── Supplied data

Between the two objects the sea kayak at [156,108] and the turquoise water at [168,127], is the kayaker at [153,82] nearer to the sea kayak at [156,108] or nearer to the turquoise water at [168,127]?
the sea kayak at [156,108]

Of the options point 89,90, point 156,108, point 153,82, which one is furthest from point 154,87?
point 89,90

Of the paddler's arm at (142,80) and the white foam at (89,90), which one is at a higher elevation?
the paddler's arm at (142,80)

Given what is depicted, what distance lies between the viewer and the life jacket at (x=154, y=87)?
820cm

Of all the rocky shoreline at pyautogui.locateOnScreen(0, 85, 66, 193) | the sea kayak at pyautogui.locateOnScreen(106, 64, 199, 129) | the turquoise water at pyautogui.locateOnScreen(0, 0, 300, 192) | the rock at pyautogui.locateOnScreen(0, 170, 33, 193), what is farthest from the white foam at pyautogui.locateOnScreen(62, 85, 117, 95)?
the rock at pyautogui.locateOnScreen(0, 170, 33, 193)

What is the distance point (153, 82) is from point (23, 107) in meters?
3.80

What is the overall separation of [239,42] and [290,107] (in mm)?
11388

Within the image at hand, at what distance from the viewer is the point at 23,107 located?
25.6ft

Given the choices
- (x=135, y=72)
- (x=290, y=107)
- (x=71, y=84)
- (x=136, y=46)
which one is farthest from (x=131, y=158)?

────

Exercise instructions
Replace "turquoise water" with "blue-green water" throughout the records above, and give all the lines again with everything else unchanged.

The reply
Between the two objects the sea kayak at [156,108] and the blue-green water at [168,127], is the kayaker at [153,82] nearer to the sea kayak at [156,108] or nearer to the blue-green water at [168,127]?
the sea kayak at [156,108]

Of the options point 89,90, point 156,108, point 153,82, which one is furthest from point 154,87?
point 89,90

Of the paddler's arm at (142,80) and the white foam at (89,90), which one is at a higher elevation?
the paddler's arm at (142,80)

Given what is depicted, what distance lies between the viewer and the life jacket at (x=154, y=87)?
820cm

Of all the rocky shoreline at pyautogui.locateOnScreen(0, 85, 66, 193) | the sea kayak at pyautogui.locateOnScreen(106, 64, 199, 129) | the blue-green water at pyautogui.locateOnScreen(0, 0, 300, 192) | the rock at pyautogui.locateOnScreen(0, 170, 33, 193), what is farthest from the white foam at pyautogui.locateOnScreen(62, 85, 117, 95)?
the rock at pyautogui.locateOnScreen(0, 170, 33, 193)

What is the distance point (153, 82) is from point (23, 107) in meters?
3.80

What is the overall separation of [239,42] and [290,107] (in mm)?
11388

Within the image at hand, at what distance from the viewer is the point at 23,107 located?
25.6ft

Given the choices
- (x=135, y=72)
- (x=290, y=107)
- (x=71, y=84)
- (x=136, y=46)
which one is farthest from (x=131, y=158)?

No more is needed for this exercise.